## [What you have to do]
Answer these questions from the letter about a trial separation:
1. For how long has the writer known about his wife's unhappiness?
2. For how long has his wife not instigated sex in the relationship?
3. How many Relate sessions have the couple attended?

Ask Andrew – My wife wants a trial separation
January 8th, 2011 by Andrew Marshall in Ask Andrew
I’m reading your ILYB book and am very encouraged by it’s content because 6 weeks ago my wife told me that very phrase. I am still in shock and very hurt as well as shocked that she seemingly does not want to try and fix our issues.
We have a lot of history about our sex life (or lack of it) linked to issues mainly surrounding us not making love often enough which has mostly been accountable to my lack of wanting to largely through anxiety about money issues and me being on anti-depressants which have exacerbated my lack of desire. I am off those now. The anxiety has been so all encompassing that making love does not cross my mind.
She has quite strong rejection issues linked the break up of her parents and she reads my lack of desire as rejection of her as there have been times in the past when I have felt anxious but didn’t know it and did not want to make love. Because of this perceived rejection she has not instigated sex in our relationship in over 4 years.
I have worked hard on my anxiety, too hard, and neglected her needs and attention in our relationship for large parts of last year and since the birth of our daughter 4.5 years ago when my anxiety about money really kicked in. We also had a difficult pregnancy and birth of our son (second child) 6 months ago so I feel there may be some Post Natal Depression involved but I am sure that this would only be a contributory factor. I know we have issues and want to try to sort them.
Ironically she sees us as good friends now and cannot imagine wanting to get intimate with me again. I say ironically because now that I have found coping mechanisms for my anxiety I do want to make love again but she is adamant and is now seeking a trial separation and I’ve only known about her unhappiness for 6 weeks and she hasn’t given me a chance to work on the issues with her. We have been to 2 Relate sessions but so far they have made things a lot worse as what comes out my wife analyses anything wrong that was in the past as relevant to now and why we are not right for each other. I don’t think she will go to another session. This is so far from what I want for us. She means everything to me. My marriage vows are very important to me and I do not want to walk away just because things are tough, especially as our kids are so young. What is so frustrating is that seeing all these issues laid out I can see how we can make the most fantastic relationship but she doesn’t see it that way. She sees what has been wrong and is wrong and does not want to risk getting hurt more.

## [Records shown]
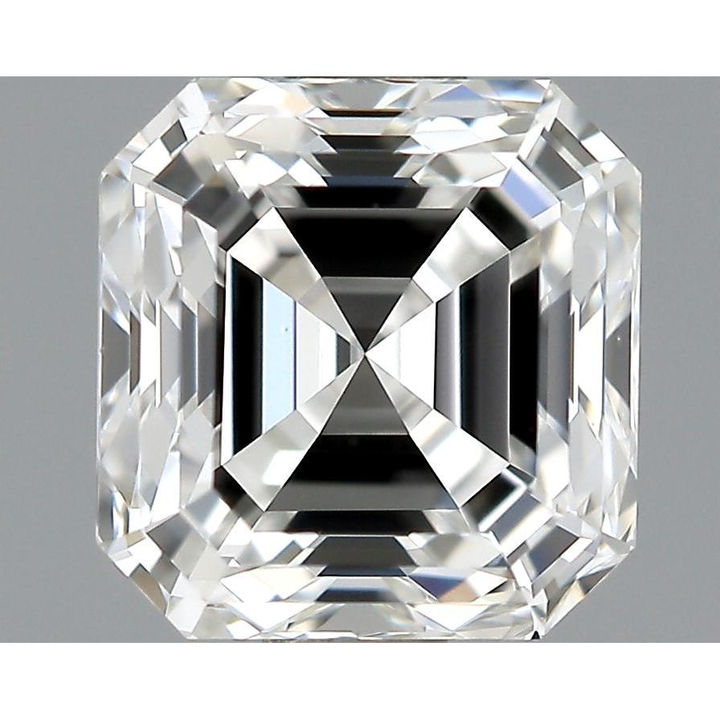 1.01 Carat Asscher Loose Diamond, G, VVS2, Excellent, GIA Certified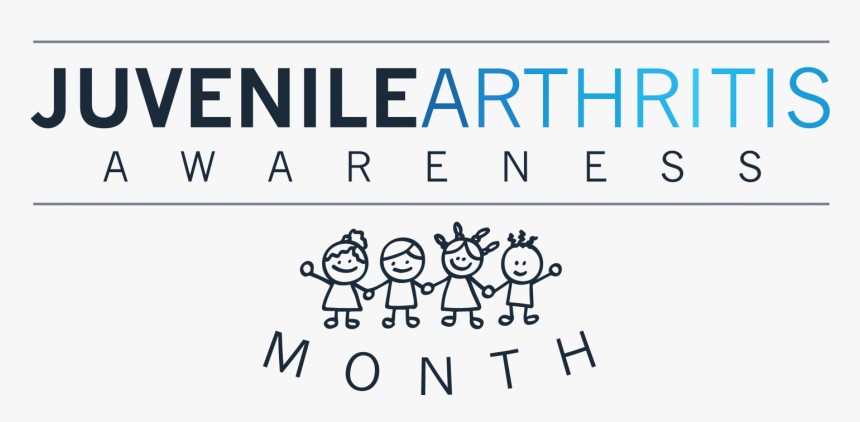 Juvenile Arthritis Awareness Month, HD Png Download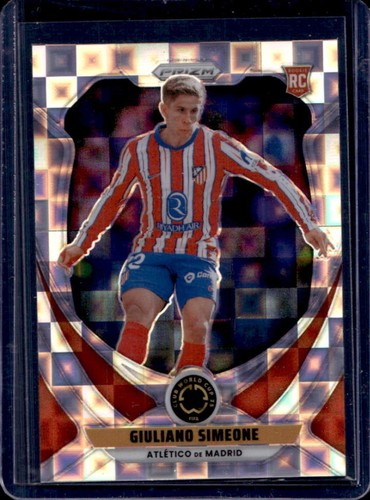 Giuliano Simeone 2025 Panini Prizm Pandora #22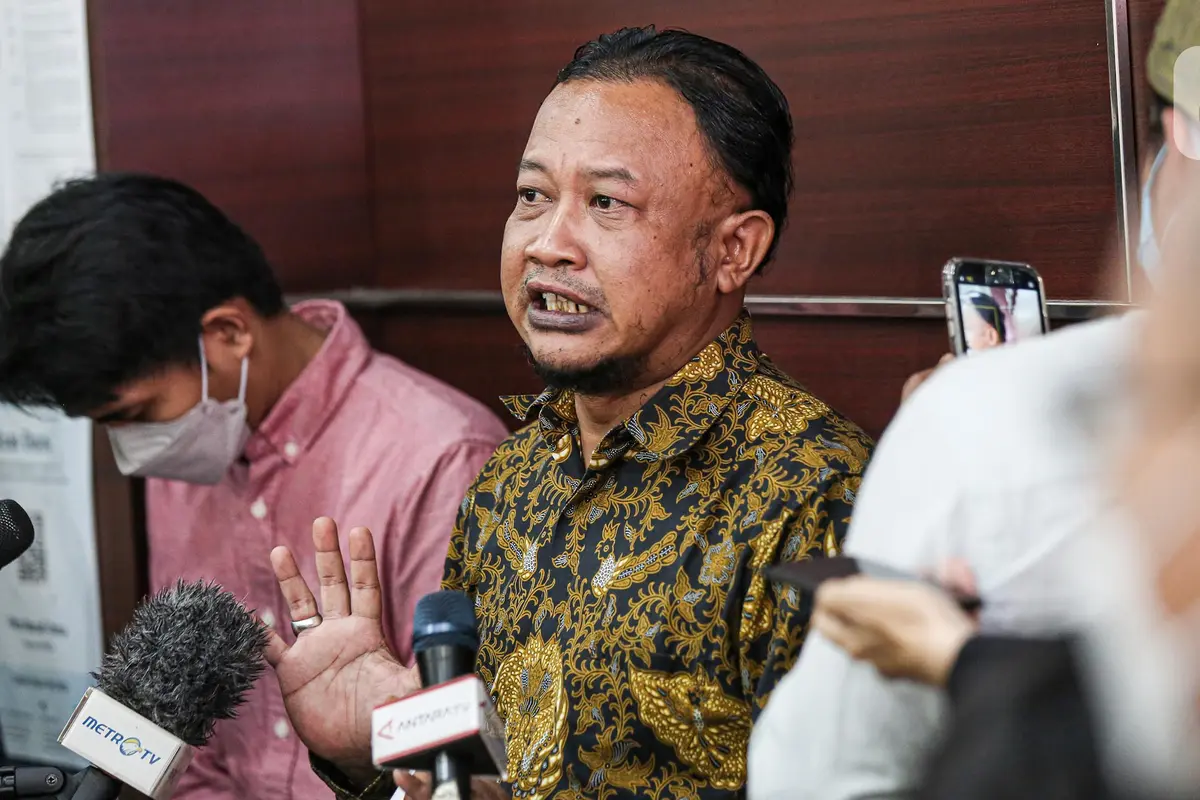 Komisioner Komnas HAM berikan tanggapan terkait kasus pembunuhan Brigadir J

---

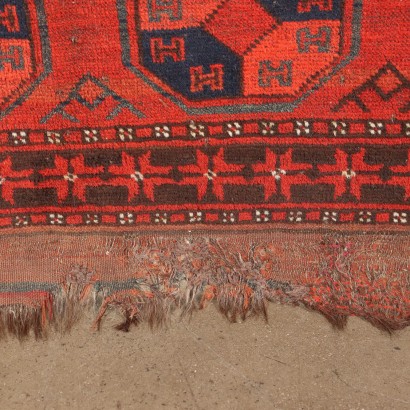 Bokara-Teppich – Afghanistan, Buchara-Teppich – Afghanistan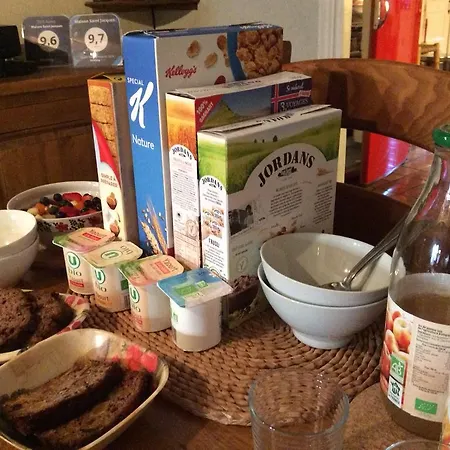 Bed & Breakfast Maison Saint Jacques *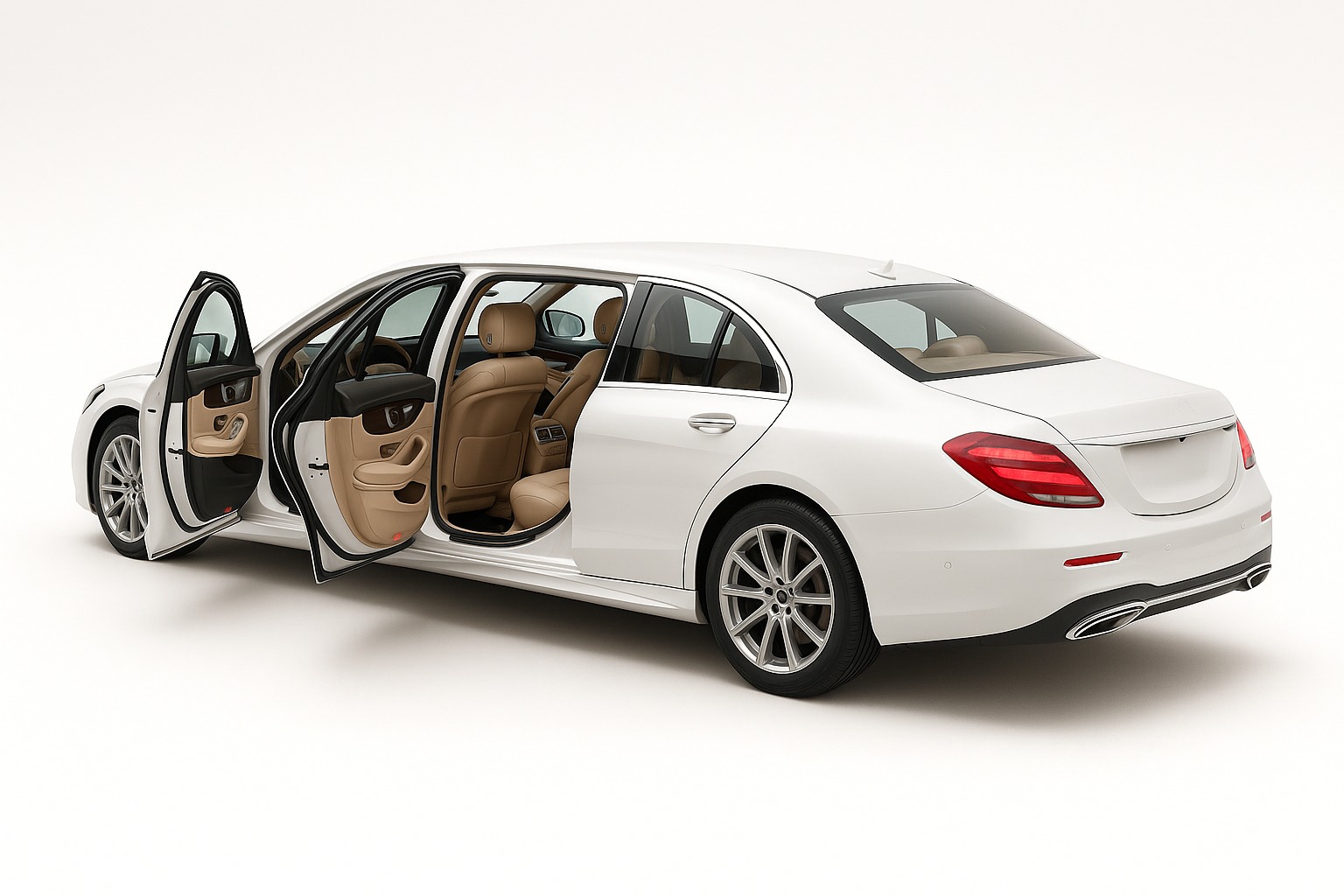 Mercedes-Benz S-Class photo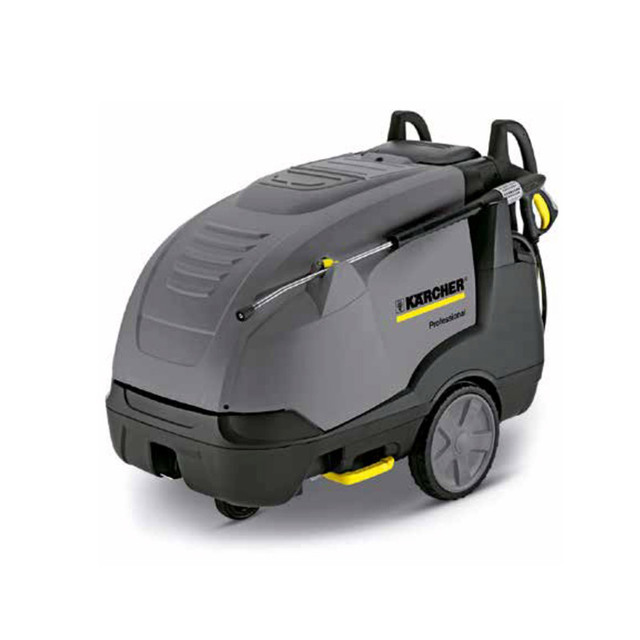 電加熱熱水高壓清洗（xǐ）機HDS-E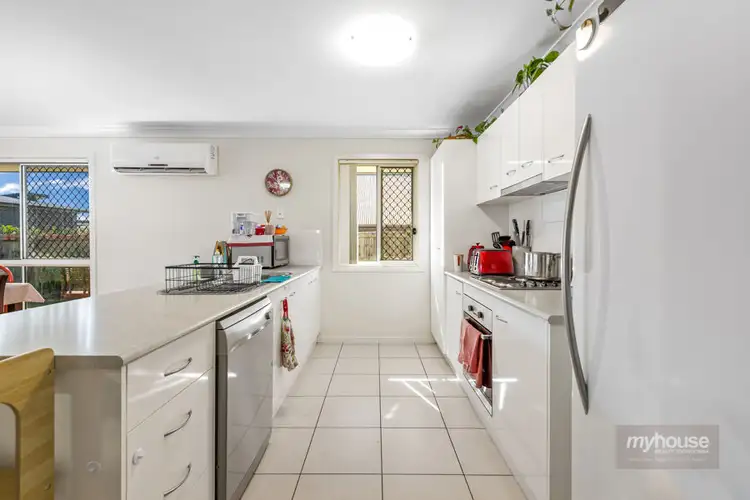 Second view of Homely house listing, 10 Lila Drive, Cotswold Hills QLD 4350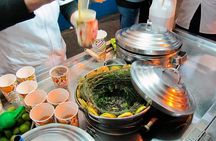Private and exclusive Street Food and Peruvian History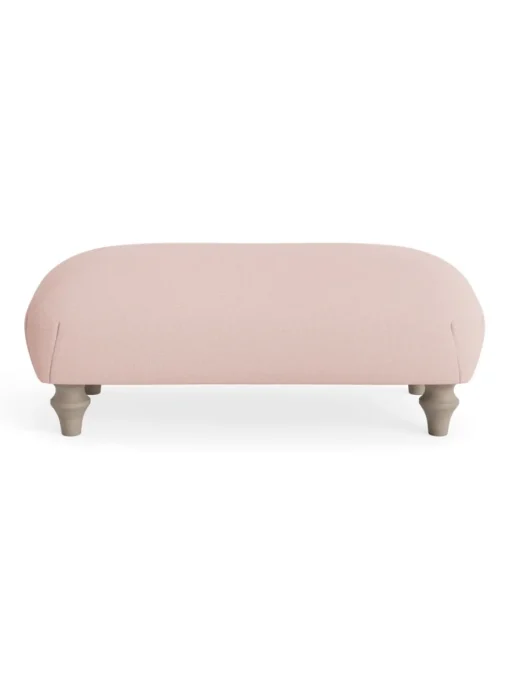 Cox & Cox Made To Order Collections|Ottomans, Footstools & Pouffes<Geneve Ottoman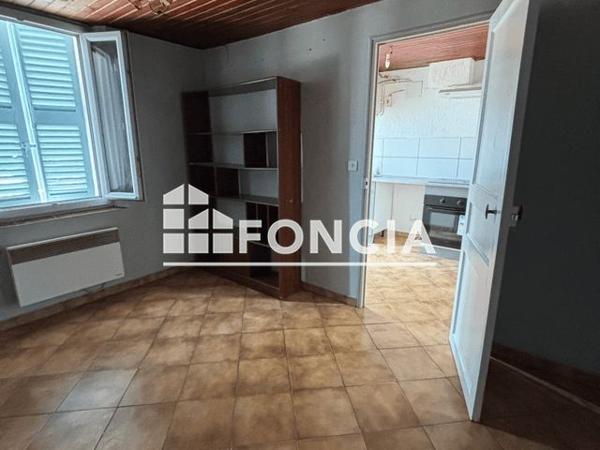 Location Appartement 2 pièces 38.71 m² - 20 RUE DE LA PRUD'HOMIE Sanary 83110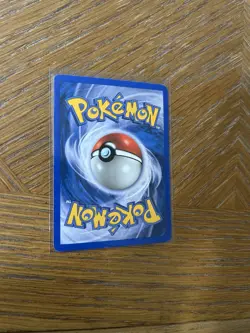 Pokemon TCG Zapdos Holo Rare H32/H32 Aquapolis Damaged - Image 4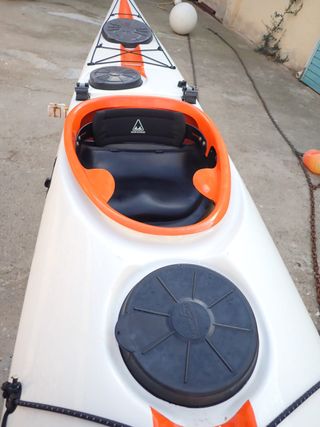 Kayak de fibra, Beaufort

## [Solution for this task]
1. 6 weeks
2. Over 4 years
3. 2